--- THE RECORDS Enclosed Below ---
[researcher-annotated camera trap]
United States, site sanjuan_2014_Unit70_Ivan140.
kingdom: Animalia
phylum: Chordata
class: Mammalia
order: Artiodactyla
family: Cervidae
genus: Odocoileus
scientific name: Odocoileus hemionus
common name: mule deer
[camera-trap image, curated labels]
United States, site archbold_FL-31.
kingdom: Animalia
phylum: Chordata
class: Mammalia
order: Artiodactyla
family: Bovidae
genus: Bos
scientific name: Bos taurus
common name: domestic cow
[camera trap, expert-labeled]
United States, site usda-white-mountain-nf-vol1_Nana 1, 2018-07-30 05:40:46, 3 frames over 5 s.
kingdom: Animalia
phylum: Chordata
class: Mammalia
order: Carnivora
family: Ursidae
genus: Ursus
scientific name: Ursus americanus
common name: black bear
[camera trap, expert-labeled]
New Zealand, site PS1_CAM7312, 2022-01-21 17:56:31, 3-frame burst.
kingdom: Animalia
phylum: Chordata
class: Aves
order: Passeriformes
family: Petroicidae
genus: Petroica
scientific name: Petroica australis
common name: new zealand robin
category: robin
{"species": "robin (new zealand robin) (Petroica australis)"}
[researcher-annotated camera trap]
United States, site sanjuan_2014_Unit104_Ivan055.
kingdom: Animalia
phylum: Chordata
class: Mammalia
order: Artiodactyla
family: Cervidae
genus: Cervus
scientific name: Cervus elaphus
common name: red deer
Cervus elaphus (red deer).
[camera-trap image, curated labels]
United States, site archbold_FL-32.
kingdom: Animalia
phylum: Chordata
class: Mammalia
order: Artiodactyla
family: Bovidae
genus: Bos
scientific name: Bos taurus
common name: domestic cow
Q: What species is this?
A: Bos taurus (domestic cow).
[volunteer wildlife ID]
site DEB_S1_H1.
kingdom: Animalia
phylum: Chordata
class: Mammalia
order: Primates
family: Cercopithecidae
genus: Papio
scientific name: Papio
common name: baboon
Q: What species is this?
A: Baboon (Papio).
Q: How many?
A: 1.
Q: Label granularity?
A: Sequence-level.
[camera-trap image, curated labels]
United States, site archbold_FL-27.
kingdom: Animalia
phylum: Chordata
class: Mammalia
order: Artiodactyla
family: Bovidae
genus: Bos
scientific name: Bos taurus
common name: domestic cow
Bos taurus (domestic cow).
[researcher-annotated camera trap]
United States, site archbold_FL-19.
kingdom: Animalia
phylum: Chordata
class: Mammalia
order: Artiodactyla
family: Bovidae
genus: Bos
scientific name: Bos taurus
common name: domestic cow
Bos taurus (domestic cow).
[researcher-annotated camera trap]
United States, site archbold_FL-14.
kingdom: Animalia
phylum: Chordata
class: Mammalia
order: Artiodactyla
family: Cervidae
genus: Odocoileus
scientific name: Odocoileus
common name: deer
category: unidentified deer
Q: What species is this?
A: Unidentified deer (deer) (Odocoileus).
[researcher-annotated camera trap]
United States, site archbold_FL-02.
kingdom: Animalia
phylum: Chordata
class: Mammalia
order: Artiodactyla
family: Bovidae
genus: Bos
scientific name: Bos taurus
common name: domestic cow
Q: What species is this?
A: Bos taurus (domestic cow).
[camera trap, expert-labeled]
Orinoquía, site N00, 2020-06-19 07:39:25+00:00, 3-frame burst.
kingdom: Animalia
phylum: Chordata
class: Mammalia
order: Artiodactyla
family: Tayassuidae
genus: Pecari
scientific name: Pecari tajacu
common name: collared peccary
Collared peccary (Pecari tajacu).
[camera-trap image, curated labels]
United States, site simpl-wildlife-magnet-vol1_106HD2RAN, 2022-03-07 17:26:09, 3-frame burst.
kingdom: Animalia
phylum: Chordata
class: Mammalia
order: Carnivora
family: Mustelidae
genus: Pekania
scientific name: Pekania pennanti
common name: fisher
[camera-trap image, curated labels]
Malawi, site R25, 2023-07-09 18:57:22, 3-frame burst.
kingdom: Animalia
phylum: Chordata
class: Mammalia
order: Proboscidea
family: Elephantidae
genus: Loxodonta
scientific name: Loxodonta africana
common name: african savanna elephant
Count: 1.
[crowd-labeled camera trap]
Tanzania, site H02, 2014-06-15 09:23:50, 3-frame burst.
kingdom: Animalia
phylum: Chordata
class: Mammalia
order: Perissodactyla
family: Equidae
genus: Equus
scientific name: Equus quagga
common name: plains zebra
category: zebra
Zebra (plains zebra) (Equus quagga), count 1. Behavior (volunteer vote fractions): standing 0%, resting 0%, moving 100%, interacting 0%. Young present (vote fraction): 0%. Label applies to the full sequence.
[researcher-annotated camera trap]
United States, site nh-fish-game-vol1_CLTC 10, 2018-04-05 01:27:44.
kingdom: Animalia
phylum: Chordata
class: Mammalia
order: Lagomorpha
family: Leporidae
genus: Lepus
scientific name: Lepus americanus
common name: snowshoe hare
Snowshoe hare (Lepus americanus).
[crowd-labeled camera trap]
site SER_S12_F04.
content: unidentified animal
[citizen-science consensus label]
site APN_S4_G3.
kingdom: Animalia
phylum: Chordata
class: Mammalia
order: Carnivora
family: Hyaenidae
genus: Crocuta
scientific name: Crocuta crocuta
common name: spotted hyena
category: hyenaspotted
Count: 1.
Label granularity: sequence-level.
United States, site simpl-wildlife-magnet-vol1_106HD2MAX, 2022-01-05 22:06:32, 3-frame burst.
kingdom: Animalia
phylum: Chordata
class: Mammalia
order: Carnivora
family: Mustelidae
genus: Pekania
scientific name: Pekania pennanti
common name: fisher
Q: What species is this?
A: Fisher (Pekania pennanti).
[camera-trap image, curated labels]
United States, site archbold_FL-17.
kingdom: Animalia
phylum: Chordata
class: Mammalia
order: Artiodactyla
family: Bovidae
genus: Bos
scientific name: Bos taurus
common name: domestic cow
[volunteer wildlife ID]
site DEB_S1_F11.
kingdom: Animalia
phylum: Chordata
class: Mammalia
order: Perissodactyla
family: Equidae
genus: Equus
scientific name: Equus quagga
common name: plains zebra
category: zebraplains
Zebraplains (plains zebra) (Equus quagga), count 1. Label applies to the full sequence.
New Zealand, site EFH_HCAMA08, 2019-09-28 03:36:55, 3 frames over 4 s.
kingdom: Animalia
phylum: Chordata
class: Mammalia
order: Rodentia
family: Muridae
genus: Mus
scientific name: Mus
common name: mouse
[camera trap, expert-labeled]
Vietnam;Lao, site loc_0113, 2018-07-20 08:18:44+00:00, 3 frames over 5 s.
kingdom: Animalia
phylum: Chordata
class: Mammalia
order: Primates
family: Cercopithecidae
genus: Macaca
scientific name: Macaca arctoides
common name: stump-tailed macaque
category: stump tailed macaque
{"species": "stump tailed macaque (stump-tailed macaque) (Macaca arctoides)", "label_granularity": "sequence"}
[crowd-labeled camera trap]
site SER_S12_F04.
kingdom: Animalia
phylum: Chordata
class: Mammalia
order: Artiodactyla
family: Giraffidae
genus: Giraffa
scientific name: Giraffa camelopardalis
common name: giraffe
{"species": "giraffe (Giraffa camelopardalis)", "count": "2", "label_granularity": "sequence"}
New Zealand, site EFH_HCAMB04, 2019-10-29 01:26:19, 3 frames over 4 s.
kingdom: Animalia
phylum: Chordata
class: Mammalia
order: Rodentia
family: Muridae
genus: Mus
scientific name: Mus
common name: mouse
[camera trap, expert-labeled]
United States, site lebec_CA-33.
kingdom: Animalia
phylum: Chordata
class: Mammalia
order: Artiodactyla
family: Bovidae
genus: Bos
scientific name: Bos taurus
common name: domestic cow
--- End of Enclosed THE RECORDS ---
Nothing in the entries above should differ when you return them in full.

[researcher-annotated camera trap]
United States, site sanjuan_2014_Unit70_Ivan140.
kingdom: Animalia
phylum: Chordata
class: Mammalia
order: Artiodactyla
family: Cervidae
genus: Odocoileus
scientific name: Odocoileus hemionus
common name: mule deer
[camera-trap image, curated labels]
United States, site archbold_FL-31.
kingdom: Animalia
phylum: Chordata
class: Mammalia
order: Artiodactyla
family: Bovidae
genus: Bos
scientific name: Bos taurus
common name: domestic cow
[camera trap, expert-labeled]
United States, site usda-white-mountain-nf-vol1_Nana 1, 2018-07-30 05:40:46, 3 frames over 5 s.
kingdom: Animalia
phylum: Chordata
class: Mammalia
order: Carnivora
family: Ursidae
genus: Ursus
scientific name: Ursus americanus
common name: black bear
[camera trap, expert-labeled]
New Zealand, site PS1_CAM7312, 2022-01-21 17:56:31, 3-frame burst.
kingdom: Animalia
phylum: Chordata
class: Aves
order: Passeriformes
family: Petroicidae
genus: Petroica
scientific name: Petroica australis
common name: new zealand robin
category: robin
{"species": "robin (new zealand robin) (Petroica australis)"}
[researcher-annotated camera trap]
United States, site sanjuan_2014_Unit104_Ivan055.
kingdom: Animalia
phylum: Chordata
class: Mammalia
order: Artiodactyla
family: Cervidae
genus: Cervus
scientific name: Cervus elaphus
common name: red deer
Cervus elaphus (red deer).
[camera-trap image, curated labels]
United States, site archbold_FL-32.
kingdom: Animalia
phylum: Chordata
class: Mammalia
order: Artiodactyla
family: Bovidae
genus: Bos
scientific name: Bos taurus
common name: domestic cow
Q: What species is this?
A: Bos taurus (domestic cow).
[volunteer wildlife ID]
site DEB_S1_H1.
kingdom: Animalia
phylum: Chordata
class: Mammalia
order: Primates
family: Cercopithecidae
genus: Papio
scientific name: Papio
common name: baboon
Q: What species is this?
A: Baboon (Papio).
Q: How many?
A: 1.
Q: Label granularity?
A: Sequence-level.
[camera-trap image, curated labels]
United States, site archbold_FL-27.
kingdom: Animalia
phylum: Chordata
class: Mammalia
order: Artiodactyla
family: Bovidae
genus: Bos
scientific name: Bos taurus
common name: domestic cow
Bos taurus (domestic cow).
[researcher-annotated camera trap]
United States, site archbold_FL-19.
kingdom: Animalia
phylum: Chordata
class: Mammalia
order: Artiodactyla
family: Bovidae
genus: Bos
scientific name: Bos taurus
common name: domestic cow
Bos taurus (domestic cow).
[researcher-annotated camera trap]
United States, site archbold_FL-14.
kingdom: Animalia
phylum: Chordata
class: Mammalia
order: Artiodactyla
family: Cervidae
genus: Odocoileus
scientific name: Odocoileus
common name: deer
category: unidentified deer
Q: What species is this?
A: Unidentified deer (deer) (Odocoileus).
[researcher-annotated camera trap]
United States, site archbold_FL-02.
kingdom: Animalia
phylum: Chordata
class: Mammalia
order: Artiodactyla
family: Bovidae
genus: Bos
scientific name: Bos taurus
common name: domestic cow
Q: What species is this?
A: Bos taurus (domestic cow).
[camera trap, expert-labeled]
Orinoquía, site N00, 2020-06-19 07:39:25+00:00, 3-frame burst.
kingdom: Animalia
phylum: Chordata
class: Mammalia
order: Artiodactyla
family: Tayassuidae
genus: Pecari
scientific name: Pecari tajacu
common name: collared peccary
Collared peccary (Pecari tajacu).
[camera-trap image, curated labels]
United States, site simpl-wildlife-magnet-vol1_106HD2RAN, 2022-03-07 17:26:09, 3-frame burst.
kingdom: Animalia
phylum: Chordata
class: Mammalia
order: Carnivora
family: Mustelidae
genus: Pekania
scientific name: Pekania pennanti
common name: fisher
[camera-trap image, curated labels]
Malawi, site R25, 2023-07-09 18:57:22, 3-frame burst.
kingdom: Animalia
phylum: Chordata
class: Mammalia
order: Proboscidea
family: Elephantidae
genus: Loxodonta
scientific name: Loxodonta africana
common name: african savanna elephant
Count: 1.
[crowd-labeled camera trap]
Tanzania, site H02, 2014-06-15 09:23:50, 3-frame burst.
kingdom: Animalia
phylum: Chordata
class: Mammalia
order: Perissodactyla
family: Equidae
genus: Equus
scientific name: Equus quagga
common name: plains zebra
category: zebra
Zebra (plains zebra) (Equus quagga), count 1. Behavior (volunteer vote fractions): standing 0%, resting 0%, moving 100%, interacting 0%. Young present (vote fraction): 0%. Label applies to the full sequence.
[researcher-annotated camera trap]
United States, site nh-fish-game-vol1_CLTC 10, 2018-04-05 01:27:44.
kingdom: Animalia
phylum: Chordata
class: Mammalia
order: Lagomorpha
family: Leporidae
genus: Lepus
scientific name: Lepus americanus
common name: snowshoe hare
Snowshoe hare (Lepus americanus).
[crowd-labeled camera trap]
site SER_S12_F04.
content: unidentified animal
[citizen-science consensus label]
site APN_S4_G3.
kingdom: Animalia
phylum: Chordata
class: Mammalia
order: Carnivora
family: Hyaenidae
genus: Crocuta
scientific name: Crocuta crocuta
common name: spotted hyena
category: hyenaspotted
Count: 1.
Label granularity: sequence-level.
United States, site simpl-wildlife-magnet-vol1_106HD2MAX, 2022-01-05 22:06:32, 3-frame burst.
kingdom: Animalia
phylum: Chordata
class: Mammalia
order: Carnivora
family: Mustelidae
genus: Pekania
scientific name: Pekania pennanti
common name: fisher
Q: What species is this?
A: Fisher (Pekania pennanti).
[camera-trap image, curated labels]
United States, site archbold_FL-17.
kingdom: Animalia
phylum: Chordata
class: Mammalia
order: Artiodactyla
family: Bovidae
genus: Bos
scientific name: Bos taurus
common name: domestic cow
[volunteer wildlife ID]
site DEB_S1_F11.
kingdom: Animalia
phylum: Chordata
class: Mammalia
order: Perissodactyla
family: Equidae
genus: Equus
scientific name: Equus quagga
common name: plains zebra
category: zebraplains
Zebraplains (plains zebra) (Equus quagga), count 1. Label applies to the full sequence.
New Zealand, site EFH_HCAMA08, 2019-09-28 03:36:55, 3 frames over 4 s.
kingdom: Animalia
phylum: Chordata
class: Mammalia
order: Rodentia
family: Muridae
genus: Mus
scientific name: Mus
common name: mouse
[camera trap, expert-labeled]
Vietnam;Lao, site loc_0113, 2018-07-20 08:18:44+00:00, 3 frames over 5 s.
kingdom: Animalia
phylum: Chordata
class: Mammalia
order: Primates
family: Cercopithecidae
genus: Macaca
scientific name: Macaca arctoides
common name: stump-tailed macaque
category: stump tailed macaque
{"species": "stump tailed macaque (stump-tailed macaque) (Macaca arctoides)", "label_granularity": "sequence"}
[crowd-labeled camera trap]
site SER_S12_F04.
kingdom: Animalia
phylum: Chordata
class: Mammalia
order: Artiodactyla
family: Giraffidae
genus: Giraffa
scientific name: Giraffa camelopardalis
common name: giraffe
{"species": "giraffe (Giraffa camelopardalis)", "count": "2", "label_granularity": "sequence"}
New Zealand, site EFH_HCAMB04, 2019-10-29 01:26:19, 3 frames over 4 s.
kingdom: Animalia
phylum: Chordata
class: Mammalia
order: Rodentia
family: Muridae
genus: Mus
scientific name: Mus
common name: mouse
[camera trap, expert-labeled]
United States, site lebec_CA-33.
kingdom: Animalia
phylum: Chordata
class: Mammalia
order: Artiodactyla
family: Bovidae
genus: Bos
scientific name: Bos taurus
common name: domestic cow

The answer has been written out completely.